**The task:**
Output each record exactly, with nothing omitted.
(Supplied records)
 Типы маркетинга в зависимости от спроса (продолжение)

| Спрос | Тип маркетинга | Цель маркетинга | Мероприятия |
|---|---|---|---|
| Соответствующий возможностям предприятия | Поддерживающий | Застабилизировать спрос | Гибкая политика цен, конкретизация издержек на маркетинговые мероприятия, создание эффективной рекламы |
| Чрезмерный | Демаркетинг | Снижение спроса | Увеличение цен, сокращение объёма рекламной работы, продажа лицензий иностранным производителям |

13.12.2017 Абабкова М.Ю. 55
(End Supplied records)
**Output:**
 Типы маркетинга в зависимости от спроса (продолжение)

| Спрос | Тип маркетинга | Цель маркетинга | Мероприятия |
|---|---|---|---|
| Соответствующий возможностям предприятия | Поддерживающий | Застабилизировать спрос | Гибкая политика цен, конкретизация издержек на маркетинговые мероприятия, создание эффективной рекламы |
| Чрезмерный | Демаркетинг | Снижение спроса | Увеличение цен, сокращение объёма рекламной работы, продажа лицензий иностранным производителям |

13.12.2017 Абабкова М.Ю. 55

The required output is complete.